<< , up , Title , Contents

4. Conclusions and future work

Although regression is an important problem in data analysis, it has not been dealt with extensively by the ML community. In this paper we presented a system capable of learning regression rules. The system integrates the task of developing a regression model from data, with the technique of searching for logical conditions that enable a better fitting error by the model. Although regression trees also follow a similar strategy, R2 uses a more powerful descriptive language.

Piecewise regression models like the ones built by R2 have advantages of achieving better prediction accuracy when compared to one-model approaches. These advantages come at the cost of more specific models.

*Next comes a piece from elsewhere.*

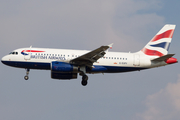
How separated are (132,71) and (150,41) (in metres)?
5.60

R2 implements a flexible compromise between model generality and correctness.

Our system compares reasonably to other ML regression algorithms and even outperforms them on some data sets. However, due to the size of the data sets many differences are not statistically significant.

In future we plan to extend our comparisons and weigh both accuracy and comprehensibility. These comparisons should include systems from other non-symbolic fields. We believe that this will show the advantage of R2 over other sub-symbolic methods.

We also intend to explore techniques that enable our system to deal with large scale domains. We think that methods of sampling and iterative regression modeling will help to overcome these problems.

ACKNOWLEDGMENTS

I would like to thank Prof. Ross Quinlan for making available to us the system M5. I would also like to thank my supervisor Prof. Pavel Brazdil for the interesting discussions we had throughout the development of system R2 .

References

[1]. Aha,D. Kibler,D. (1991): Instance-Based Learning Algorithms. In Machine Learning, vol. 6 - 1. Kluwer Academic Publishers.

[2]. Breiman, L. , Friedman,J.H., Olshen,R.A. & Stone,C.J. (1984): Classification and Regression Trees, Wadsworth Int. Group, Belmont, California, USA.

[3]. Clark, P., Niblett, T. : Induction in noisy domains, in Proc. of the 2th European Working Session on Learning , Bratko,I. and Lavrac,N. (eds.), Sigma Press, Wilmslow, 1987.

[4]. Dillon,W., Goldstein,M. (1984) : Multivariate Analysis methods and applications. John Wiley & Sons.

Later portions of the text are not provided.